*TEKS YANG DISEDIAKAN*:
Menurut Ritzer (dalam Kurniawan, 2012: 4) sosiologi merupakan disiplin
ilmu tentang masyarakat yang melandaskan pada tiga paradigma: (1)
paradigma fakta sosial yang berupa lembaga-lembaga dan struktur sosial
yang dianggap sebagai sesuatu yang nyata, dan berada di luar individu,
(2) paradigma definisi sosial yang memusatkan perhatian kepada cara-
cara individu dalam mendefinisikan situasi sosial dan efek-efek dari
defnisi itu terhadap tindakan yang mengikutinya dalam paradigma yang
dianggap sebagai pokok persoalan sosiologi bukanlah fakta-fakta sosial
yang objektif, melainkan cara pandang subjektif individu dalam
11
menghayati fakta-fakta sosial tersebut, (3) paradigma perilaku manusia
sebagai subjek yang nyata.
Dari definisi tersebut dapat disimpulkan bahwa sosiologi
merupakan disiplin ilmu tentang kehidupan masyarakat yang objek
kajiannya mencakup fakta sosial, definisi sosial, dan perilaku sosial yang
menunjukkan hubungan interaksi sosial dalam suatu masyarakat.
Masyarakat itu sendiri adalah sekumpulan manusia yang saling
berinteraksi memiliki adat istiadat, norma-norma, hukum, serta aturan
yang mengatur semua pola tingkah laku.
Sosiologi sastra adalah penelitian yang terfokus pada masalah
manusia (Endraswara, 2003: 79). Hal itu disebabkan sastra sering
mengungkapkan perjuangan umat manusia dalam menentukan masa
depannya, berdasarkan imajinasi, perasaan, dan intuisi.
Laurenson dan Swingewood (dalam Endraswara, 2003: 79)

*DATA YANG DISEDIAKAN*:
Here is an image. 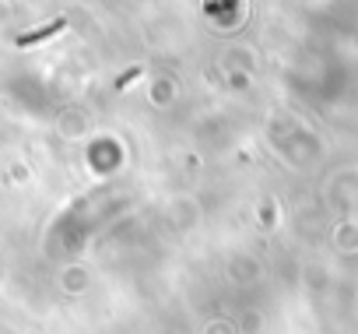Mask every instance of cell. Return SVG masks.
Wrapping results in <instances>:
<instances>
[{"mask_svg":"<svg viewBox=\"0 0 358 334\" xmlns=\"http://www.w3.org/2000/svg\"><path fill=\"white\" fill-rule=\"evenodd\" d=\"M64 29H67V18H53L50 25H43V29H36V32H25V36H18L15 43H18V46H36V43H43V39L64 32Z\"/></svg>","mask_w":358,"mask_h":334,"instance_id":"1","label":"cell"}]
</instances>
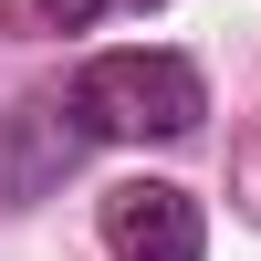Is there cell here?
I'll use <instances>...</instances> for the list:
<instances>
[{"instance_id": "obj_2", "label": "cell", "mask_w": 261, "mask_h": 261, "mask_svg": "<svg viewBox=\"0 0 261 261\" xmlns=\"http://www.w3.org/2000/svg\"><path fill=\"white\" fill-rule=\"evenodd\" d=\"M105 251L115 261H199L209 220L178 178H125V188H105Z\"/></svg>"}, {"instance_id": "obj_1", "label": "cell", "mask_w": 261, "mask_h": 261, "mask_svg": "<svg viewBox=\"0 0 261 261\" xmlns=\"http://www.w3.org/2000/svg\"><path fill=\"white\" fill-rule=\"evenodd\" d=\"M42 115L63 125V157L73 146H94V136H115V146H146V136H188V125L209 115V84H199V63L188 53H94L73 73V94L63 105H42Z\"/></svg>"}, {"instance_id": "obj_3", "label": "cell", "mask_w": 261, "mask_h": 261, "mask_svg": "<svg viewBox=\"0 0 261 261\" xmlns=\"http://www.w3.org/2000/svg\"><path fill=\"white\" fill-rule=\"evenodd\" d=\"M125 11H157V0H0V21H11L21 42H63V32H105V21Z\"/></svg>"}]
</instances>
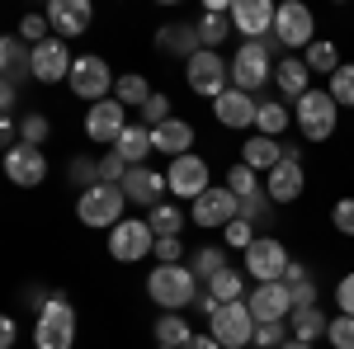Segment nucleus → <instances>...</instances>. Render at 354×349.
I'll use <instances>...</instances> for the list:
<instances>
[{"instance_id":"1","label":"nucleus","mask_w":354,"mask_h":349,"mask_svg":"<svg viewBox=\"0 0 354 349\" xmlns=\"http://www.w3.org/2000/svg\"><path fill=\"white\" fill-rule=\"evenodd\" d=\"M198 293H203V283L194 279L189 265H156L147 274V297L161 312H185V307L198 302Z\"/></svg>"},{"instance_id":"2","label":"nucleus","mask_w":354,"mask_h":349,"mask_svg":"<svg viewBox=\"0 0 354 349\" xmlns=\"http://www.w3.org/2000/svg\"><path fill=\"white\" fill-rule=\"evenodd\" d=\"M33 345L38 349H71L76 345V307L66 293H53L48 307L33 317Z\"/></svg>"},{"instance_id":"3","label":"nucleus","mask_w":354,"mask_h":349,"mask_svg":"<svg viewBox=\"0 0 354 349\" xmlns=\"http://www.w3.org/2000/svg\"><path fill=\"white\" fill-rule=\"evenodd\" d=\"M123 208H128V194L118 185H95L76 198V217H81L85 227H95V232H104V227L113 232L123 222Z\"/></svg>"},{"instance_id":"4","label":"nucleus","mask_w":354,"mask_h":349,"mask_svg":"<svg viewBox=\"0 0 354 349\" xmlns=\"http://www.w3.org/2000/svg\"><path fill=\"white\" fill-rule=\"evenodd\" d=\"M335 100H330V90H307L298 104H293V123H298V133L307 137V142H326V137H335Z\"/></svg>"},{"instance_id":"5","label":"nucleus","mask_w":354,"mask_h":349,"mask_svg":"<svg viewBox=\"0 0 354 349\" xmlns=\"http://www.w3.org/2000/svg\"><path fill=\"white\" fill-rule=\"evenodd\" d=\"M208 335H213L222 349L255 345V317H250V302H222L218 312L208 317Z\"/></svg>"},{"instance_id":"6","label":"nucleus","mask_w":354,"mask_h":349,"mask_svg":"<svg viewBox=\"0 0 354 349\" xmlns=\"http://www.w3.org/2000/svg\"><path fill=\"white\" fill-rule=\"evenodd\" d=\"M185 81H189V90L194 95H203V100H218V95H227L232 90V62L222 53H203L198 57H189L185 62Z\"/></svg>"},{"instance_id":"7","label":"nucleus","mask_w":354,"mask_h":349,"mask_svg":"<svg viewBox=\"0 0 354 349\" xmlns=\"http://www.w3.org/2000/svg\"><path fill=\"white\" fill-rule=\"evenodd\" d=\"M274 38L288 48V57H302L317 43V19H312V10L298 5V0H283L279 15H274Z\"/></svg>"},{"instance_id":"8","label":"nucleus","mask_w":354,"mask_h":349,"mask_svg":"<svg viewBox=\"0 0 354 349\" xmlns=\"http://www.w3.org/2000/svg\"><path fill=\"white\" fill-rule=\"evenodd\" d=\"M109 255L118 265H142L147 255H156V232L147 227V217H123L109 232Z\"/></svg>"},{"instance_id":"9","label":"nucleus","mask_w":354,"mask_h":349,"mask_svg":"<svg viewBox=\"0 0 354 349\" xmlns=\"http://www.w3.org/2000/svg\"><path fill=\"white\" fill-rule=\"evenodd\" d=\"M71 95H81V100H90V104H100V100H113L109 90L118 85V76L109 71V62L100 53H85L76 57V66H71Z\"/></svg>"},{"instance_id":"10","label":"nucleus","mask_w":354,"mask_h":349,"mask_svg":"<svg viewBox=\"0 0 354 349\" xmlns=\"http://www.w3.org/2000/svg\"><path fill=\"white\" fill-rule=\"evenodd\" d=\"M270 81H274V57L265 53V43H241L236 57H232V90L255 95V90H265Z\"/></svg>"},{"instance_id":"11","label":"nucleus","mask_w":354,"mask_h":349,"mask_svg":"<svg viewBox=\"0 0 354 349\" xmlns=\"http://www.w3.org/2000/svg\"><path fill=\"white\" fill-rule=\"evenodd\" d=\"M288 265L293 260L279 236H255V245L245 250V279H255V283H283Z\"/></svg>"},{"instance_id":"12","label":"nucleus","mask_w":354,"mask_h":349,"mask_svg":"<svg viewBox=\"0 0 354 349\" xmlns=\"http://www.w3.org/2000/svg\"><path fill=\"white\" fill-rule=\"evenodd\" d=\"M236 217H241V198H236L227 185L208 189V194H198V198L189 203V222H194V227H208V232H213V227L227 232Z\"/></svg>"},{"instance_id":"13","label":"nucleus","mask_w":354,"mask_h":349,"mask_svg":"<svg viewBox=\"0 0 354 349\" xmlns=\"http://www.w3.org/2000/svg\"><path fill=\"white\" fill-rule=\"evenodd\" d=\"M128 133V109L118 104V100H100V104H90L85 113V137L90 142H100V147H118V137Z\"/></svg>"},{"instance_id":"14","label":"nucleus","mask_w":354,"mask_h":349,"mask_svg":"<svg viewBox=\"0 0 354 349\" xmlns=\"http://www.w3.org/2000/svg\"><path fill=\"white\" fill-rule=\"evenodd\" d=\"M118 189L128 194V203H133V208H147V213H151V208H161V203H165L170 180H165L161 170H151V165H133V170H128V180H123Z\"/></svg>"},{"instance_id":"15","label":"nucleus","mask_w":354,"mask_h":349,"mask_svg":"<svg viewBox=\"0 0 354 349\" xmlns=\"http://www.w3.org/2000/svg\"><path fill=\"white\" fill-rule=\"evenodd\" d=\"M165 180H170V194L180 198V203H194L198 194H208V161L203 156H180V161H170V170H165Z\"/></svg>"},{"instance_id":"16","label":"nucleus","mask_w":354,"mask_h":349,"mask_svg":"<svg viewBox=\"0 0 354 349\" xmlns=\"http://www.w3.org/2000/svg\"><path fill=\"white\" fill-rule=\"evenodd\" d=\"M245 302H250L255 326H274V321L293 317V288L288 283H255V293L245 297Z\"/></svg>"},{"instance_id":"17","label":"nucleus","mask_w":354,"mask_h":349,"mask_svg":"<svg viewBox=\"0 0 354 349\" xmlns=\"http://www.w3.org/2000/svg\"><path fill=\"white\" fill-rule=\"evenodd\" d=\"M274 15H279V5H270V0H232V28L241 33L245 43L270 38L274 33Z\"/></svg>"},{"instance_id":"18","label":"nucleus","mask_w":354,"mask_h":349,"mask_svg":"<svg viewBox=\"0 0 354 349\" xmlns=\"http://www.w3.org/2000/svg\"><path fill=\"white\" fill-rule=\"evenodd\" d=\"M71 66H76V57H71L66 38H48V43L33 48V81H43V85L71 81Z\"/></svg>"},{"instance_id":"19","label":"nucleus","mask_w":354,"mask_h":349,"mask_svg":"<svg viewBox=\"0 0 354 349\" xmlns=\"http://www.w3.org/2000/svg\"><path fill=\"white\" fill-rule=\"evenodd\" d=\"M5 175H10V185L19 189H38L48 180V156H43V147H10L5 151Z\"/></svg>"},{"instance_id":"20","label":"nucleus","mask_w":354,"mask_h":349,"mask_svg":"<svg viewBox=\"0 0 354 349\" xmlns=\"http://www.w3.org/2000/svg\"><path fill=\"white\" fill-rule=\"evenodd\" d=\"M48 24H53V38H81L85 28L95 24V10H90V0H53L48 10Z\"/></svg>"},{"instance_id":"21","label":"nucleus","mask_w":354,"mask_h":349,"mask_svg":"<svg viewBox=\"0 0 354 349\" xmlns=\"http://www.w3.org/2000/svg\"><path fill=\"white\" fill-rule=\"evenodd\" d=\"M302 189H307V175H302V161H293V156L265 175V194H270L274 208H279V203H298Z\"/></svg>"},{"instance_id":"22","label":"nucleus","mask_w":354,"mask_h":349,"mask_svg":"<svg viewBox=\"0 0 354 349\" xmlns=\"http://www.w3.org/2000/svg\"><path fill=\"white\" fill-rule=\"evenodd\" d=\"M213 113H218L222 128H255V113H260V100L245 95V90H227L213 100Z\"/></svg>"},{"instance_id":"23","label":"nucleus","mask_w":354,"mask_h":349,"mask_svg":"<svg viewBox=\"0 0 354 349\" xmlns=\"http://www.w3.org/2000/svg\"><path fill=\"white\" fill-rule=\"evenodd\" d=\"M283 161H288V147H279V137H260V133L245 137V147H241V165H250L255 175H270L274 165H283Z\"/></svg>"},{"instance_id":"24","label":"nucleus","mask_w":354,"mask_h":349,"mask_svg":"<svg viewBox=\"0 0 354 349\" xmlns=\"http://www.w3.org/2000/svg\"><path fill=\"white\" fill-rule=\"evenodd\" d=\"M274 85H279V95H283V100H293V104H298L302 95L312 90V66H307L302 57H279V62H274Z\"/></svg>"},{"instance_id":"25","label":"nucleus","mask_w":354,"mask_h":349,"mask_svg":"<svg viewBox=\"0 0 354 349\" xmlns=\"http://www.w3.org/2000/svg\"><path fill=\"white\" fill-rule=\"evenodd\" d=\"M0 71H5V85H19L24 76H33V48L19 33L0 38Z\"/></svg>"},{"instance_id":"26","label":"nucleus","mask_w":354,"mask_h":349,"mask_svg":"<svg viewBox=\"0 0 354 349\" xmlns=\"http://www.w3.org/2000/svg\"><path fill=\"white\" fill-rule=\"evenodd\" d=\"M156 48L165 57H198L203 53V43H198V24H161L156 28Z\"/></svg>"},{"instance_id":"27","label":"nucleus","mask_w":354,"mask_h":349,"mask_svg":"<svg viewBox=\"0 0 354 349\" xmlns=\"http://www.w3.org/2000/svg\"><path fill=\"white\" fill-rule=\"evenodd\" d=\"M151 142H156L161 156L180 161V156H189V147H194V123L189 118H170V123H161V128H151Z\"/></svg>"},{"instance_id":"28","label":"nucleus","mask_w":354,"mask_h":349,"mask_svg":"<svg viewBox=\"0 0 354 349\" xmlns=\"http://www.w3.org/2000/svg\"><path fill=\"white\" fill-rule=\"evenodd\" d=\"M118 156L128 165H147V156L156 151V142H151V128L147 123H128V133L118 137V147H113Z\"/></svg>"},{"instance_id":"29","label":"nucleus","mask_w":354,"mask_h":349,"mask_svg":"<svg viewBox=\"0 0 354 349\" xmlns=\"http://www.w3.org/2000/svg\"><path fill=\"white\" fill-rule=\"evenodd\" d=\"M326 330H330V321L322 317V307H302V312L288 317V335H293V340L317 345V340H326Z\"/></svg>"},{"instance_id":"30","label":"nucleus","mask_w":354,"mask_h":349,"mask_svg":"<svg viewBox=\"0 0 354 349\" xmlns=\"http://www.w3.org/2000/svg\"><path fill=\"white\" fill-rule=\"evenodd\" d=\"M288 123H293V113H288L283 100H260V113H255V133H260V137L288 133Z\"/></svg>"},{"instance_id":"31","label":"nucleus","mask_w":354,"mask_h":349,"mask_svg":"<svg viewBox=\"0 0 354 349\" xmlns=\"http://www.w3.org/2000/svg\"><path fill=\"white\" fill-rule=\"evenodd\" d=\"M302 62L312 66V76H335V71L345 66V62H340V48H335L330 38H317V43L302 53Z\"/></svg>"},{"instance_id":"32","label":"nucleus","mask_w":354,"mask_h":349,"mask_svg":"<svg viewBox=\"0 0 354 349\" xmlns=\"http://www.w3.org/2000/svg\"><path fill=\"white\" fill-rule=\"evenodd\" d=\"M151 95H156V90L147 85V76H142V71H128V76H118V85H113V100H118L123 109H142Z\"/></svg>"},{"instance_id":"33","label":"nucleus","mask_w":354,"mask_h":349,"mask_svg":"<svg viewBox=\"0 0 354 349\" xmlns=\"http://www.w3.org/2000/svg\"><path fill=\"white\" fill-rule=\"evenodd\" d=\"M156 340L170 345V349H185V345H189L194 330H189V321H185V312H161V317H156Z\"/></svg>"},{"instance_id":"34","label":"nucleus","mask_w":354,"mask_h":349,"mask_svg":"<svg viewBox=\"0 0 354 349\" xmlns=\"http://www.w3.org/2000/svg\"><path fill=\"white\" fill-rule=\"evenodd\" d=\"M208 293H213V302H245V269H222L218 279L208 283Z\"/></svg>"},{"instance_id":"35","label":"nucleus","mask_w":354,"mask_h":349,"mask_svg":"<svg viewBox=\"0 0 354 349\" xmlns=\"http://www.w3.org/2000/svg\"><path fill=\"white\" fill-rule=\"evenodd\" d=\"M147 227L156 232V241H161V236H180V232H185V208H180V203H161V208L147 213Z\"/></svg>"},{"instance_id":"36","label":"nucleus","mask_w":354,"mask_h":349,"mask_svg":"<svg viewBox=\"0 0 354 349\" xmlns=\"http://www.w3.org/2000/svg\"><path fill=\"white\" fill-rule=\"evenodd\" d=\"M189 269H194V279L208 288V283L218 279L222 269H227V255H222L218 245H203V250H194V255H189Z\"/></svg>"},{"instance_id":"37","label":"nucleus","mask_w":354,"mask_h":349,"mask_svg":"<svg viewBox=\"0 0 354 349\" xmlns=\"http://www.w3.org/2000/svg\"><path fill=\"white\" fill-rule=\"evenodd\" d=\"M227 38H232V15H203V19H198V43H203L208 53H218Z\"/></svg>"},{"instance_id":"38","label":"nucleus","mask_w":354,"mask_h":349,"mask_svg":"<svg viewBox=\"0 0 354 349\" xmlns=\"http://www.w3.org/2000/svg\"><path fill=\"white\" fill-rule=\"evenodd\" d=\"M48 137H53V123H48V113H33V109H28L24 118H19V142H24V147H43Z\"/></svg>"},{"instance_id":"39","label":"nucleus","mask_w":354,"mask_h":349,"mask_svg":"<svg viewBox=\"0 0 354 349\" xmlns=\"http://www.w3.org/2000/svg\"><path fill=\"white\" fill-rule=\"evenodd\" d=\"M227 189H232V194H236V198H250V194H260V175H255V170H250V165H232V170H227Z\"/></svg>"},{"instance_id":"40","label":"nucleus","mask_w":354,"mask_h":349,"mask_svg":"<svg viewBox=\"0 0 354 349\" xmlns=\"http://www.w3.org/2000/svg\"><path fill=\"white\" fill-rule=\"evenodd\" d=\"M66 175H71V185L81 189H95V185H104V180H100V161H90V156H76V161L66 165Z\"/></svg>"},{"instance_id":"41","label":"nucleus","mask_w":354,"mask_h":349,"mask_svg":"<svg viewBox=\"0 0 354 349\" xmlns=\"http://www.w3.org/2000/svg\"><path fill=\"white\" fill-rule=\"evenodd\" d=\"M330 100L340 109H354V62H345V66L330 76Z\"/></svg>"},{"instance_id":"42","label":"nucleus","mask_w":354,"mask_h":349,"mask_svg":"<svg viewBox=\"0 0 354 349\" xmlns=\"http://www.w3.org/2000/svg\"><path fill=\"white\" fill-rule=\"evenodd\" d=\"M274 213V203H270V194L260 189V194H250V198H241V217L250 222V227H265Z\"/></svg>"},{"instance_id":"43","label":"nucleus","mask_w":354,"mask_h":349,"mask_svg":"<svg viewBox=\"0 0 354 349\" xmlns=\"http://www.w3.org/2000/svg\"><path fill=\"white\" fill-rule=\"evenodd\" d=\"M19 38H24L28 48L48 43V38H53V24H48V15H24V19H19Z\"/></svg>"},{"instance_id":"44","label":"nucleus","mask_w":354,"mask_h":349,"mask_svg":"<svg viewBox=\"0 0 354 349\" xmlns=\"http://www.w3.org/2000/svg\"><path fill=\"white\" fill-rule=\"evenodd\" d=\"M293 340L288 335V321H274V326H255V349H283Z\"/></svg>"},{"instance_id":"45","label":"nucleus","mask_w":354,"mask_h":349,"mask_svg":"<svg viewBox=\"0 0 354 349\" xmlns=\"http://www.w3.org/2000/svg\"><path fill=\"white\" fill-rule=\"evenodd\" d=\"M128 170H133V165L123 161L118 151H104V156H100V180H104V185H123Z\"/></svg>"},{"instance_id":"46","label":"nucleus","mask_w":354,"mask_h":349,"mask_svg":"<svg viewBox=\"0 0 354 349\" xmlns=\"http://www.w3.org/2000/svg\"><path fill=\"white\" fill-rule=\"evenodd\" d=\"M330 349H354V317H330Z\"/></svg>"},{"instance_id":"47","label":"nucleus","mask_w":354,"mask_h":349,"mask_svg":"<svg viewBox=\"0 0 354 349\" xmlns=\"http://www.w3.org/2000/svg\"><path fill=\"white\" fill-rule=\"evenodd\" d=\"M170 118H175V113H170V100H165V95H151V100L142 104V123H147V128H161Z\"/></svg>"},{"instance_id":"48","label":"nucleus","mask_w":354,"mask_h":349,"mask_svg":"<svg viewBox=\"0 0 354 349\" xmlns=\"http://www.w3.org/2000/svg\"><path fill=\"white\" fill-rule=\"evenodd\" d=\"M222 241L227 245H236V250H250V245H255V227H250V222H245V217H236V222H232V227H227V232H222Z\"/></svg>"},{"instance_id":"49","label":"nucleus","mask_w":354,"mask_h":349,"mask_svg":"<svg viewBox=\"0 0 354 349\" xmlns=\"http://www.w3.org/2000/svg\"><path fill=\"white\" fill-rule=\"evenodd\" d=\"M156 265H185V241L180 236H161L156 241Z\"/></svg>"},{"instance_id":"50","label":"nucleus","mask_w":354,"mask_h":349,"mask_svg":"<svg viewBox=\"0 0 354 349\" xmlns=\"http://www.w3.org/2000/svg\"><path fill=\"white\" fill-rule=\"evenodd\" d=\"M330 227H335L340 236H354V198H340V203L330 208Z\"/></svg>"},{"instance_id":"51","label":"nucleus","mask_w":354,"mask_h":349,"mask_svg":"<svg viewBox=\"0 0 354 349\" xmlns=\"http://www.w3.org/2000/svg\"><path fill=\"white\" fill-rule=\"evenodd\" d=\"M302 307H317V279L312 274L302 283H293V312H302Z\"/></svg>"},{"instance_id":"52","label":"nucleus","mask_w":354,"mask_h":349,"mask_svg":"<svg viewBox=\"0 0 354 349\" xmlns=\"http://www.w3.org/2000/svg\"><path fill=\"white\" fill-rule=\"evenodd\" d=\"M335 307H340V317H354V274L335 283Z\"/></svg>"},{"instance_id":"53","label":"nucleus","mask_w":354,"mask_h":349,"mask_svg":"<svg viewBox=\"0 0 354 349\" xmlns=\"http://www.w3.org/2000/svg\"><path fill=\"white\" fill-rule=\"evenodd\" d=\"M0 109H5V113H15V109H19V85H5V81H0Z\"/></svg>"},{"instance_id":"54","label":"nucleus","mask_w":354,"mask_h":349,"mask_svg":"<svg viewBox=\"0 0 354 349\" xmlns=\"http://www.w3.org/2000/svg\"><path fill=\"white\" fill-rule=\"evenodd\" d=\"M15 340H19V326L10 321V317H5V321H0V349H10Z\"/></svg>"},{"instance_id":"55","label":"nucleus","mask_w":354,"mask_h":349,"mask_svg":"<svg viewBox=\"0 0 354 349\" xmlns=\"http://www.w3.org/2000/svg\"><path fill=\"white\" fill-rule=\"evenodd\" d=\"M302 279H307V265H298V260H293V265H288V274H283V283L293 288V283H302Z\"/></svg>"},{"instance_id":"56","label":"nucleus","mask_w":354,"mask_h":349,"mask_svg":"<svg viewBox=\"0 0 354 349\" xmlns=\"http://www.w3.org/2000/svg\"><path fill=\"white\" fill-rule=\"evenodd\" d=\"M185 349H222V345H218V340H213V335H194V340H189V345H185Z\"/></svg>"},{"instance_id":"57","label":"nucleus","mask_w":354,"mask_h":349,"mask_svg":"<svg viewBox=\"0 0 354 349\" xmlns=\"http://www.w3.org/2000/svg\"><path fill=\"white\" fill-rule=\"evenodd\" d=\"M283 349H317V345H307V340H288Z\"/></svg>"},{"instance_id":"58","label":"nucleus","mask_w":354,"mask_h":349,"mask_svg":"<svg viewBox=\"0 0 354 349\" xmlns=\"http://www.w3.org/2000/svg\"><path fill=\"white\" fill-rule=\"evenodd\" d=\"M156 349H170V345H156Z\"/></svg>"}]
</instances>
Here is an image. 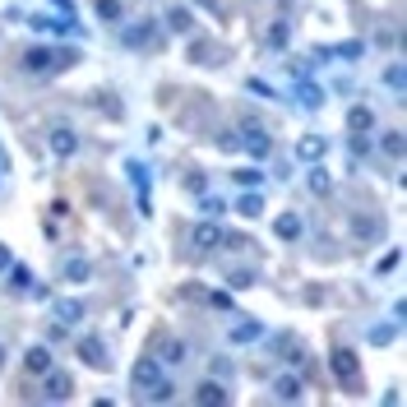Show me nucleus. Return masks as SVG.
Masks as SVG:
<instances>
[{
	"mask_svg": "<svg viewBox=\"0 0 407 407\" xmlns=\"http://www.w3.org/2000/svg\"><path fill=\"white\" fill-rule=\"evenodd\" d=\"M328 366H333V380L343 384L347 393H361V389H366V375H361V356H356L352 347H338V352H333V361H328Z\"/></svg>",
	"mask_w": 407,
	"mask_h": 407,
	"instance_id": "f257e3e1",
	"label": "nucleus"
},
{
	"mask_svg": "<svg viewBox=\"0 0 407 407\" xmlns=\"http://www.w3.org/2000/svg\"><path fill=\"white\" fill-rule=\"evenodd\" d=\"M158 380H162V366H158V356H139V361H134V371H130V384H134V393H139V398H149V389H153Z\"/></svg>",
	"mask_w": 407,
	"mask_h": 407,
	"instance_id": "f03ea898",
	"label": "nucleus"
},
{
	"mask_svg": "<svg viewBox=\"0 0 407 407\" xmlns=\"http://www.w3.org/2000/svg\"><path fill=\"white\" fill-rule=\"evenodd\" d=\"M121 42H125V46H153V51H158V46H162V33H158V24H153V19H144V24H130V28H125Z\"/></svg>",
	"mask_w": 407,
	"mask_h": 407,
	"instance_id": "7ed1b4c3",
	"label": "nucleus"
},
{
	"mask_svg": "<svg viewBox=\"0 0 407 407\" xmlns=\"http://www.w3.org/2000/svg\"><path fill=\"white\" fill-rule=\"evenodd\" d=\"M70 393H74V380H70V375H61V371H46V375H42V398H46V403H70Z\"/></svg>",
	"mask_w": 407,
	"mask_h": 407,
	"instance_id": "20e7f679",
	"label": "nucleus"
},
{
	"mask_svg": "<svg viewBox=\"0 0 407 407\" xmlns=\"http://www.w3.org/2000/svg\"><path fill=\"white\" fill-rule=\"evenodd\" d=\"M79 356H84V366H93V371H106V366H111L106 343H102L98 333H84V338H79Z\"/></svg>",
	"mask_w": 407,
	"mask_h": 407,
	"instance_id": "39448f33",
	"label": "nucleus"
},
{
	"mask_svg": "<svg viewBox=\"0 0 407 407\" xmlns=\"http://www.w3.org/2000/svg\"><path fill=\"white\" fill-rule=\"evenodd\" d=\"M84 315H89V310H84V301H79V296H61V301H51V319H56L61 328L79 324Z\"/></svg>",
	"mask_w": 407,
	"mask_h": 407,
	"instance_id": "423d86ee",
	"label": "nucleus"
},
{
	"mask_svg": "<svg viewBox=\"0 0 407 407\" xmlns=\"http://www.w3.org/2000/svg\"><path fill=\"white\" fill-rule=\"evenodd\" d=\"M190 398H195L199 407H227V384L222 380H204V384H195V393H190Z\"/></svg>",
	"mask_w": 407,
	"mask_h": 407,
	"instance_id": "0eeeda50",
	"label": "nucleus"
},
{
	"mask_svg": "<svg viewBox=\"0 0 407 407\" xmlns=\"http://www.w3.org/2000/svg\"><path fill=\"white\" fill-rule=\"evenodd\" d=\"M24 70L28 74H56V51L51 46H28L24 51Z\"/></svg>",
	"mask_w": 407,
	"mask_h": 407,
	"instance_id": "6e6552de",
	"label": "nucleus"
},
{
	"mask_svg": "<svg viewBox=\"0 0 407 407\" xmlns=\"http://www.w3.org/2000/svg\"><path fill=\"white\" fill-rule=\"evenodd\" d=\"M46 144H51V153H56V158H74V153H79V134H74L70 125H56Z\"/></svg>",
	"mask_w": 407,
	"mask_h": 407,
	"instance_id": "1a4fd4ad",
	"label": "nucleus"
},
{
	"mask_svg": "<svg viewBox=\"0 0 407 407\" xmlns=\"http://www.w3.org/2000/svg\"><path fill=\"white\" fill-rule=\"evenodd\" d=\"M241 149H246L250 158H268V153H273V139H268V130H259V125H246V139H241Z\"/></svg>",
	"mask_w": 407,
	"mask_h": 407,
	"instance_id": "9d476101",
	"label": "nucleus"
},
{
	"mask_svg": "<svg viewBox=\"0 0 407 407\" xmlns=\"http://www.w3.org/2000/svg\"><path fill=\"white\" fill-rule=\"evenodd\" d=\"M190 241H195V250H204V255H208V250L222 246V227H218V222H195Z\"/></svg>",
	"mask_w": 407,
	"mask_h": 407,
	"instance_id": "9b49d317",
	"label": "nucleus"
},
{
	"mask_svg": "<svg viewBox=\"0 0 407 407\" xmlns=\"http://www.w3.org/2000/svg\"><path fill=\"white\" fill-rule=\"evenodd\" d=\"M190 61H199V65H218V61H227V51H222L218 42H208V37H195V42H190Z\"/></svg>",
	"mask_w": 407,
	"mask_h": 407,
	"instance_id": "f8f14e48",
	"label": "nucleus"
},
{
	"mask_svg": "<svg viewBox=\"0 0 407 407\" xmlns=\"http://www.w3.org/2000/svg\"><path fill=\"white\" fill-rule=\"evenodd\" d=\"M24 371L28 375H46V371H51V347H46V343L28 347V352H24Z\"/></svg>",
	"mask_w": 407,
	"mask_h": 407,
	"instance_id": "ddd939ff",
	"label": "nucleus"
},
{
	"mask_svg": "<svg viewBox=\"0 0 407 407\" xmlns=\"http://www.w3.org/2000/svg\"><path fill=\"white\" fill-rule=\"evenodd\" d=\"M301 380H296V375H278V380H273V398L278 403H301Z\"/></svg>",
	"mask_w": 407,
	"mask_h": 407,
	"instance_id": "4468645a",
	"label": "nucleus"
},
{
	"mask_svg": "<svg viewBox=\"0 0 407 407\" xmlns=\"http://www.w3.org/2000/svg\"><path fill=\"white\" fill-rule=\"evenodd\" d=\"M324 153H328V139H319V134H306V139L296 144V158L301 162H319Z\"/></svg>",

*PETUNJUK LATIHAN*:
Suntinglah bagian teks tentang sosiologi dari "Menurut Ritzer (dalam" sampai "subjek yang nyata.", lalu tuliskan kembali bagian itu dengan mengganti "lembaga-lembaga" menjadi "institusi-institusi". Gunakan teks tersebut sebagai satu-satunya acuan.

*JAWABAN LENGKAP*:
Menurut Ritzer (dalam Kurniawan, 2012: 4) sosiologi merupakan disiplin
ilmu tentang masyarakat yang melandaskan pada tiga paradigma: (1)
paradigma fakta sosial yang berupa institusi-institusi dan struktur sosial
yang dianggap sebagai sesuatu yang nyata, dan berada di luar individu,
(2) paradigma definisi sosial yang memusatkan perhatian kepada cara-
cara individu dalam mendefinisikan situasi sosial dan efek-efek dari
defnisi itu terhadap tindakan yang mengikutinya dalam paradigma yang
dianggap sebagai pokok persoalan sosiologi bukanlah fakta-fakta sosial
yang objektif, melainkan cara pandang subjektif individu dalam
11
menghayati fakta-fakta sosial tersebut, (3) paradigma perilaku manusia
sebagai subjek yang nyata.